Eric Schewe
- Fellowship Dates 2011-2011
- Research Topic British Imperialism and Social Change in Egypt during World War II
- Fellow or Grant Type Bureau of Educational and Cultural Affairs
- Affiliation Pre-doctoral candidate University of Michigan
Although Egypt did not declare war on the Axis powers until February 1945, Britain’s decision to base its military command for the Middle East in Cairo in 1939 and the Axis attacks on this base from Libya involved Egypt heavily in World War II and accelerated its political, economic, social and cultural development. Britain used the Egyptian Parliament’s decree of martial law, which it had demanded in the 1923 Constitution passed on Egypt’s formal independence, to command Egypt’s economy and society in new ways.
This research addresses a gap in historical scholarship focusing on civilian, cross-class Egyptian experiences during World War II and recorded in Arabic-language texts as a primary cause of historical change. It explores how the war affected the relationship between society and the British-dominated Egyptian state and how Egyptian narratives and memories of the war evolved during the decline of British world power and the emergence of a viable anti- imperialist movement.

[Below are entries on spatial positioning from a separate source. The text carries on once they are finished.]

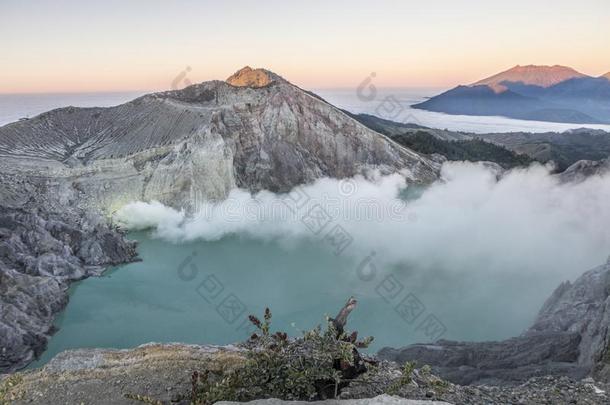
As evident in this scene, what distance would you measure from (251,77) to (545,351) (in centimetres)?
4740

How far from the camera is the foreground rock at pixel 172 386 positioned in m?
8.01

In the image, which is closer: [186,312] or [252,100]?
[186,312]

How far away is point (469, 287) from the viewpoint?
22859 mm

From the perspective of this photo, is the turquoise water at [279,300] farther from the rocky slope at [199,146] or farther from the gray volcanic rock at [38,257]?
the rocky slope at [199,146]

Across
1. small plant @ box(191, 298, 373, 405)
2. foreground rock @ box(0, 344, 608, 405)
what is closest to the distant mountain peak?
foreground rock @ box(0, 344, 608, 405)

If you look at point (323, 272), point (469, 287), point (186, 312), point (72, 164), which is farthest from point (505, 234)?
point (72, 164)

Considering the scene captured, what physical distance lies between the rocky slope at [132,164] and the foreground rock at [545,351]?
13.5 meters

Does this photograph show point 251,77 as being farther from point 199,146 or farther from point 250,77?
point 199,146

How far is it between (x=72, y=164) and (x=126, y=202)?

The research relies on two interrelated groups of sources: records of the regime of martial law imposed by the Egyptian government at the request of the British and cultural representations of violence and social change during the war in contemporary Arabic-language mass news and entertainment media and in later Egyptian personal memoirs, official histories and fictional accounts. It hypothesizes that the British-directed Royal Egyptian government used hegemonic fears of new total, civilian-targeting forms of violence, like the air raid and terrorism, and rapid socioeconomic transformation as a result of war to impose new legislative, police, bureaucratic and economic techniques to control society and that these changes shaped the way Egyptian society experienced the war and narrated the war’s events to posterity.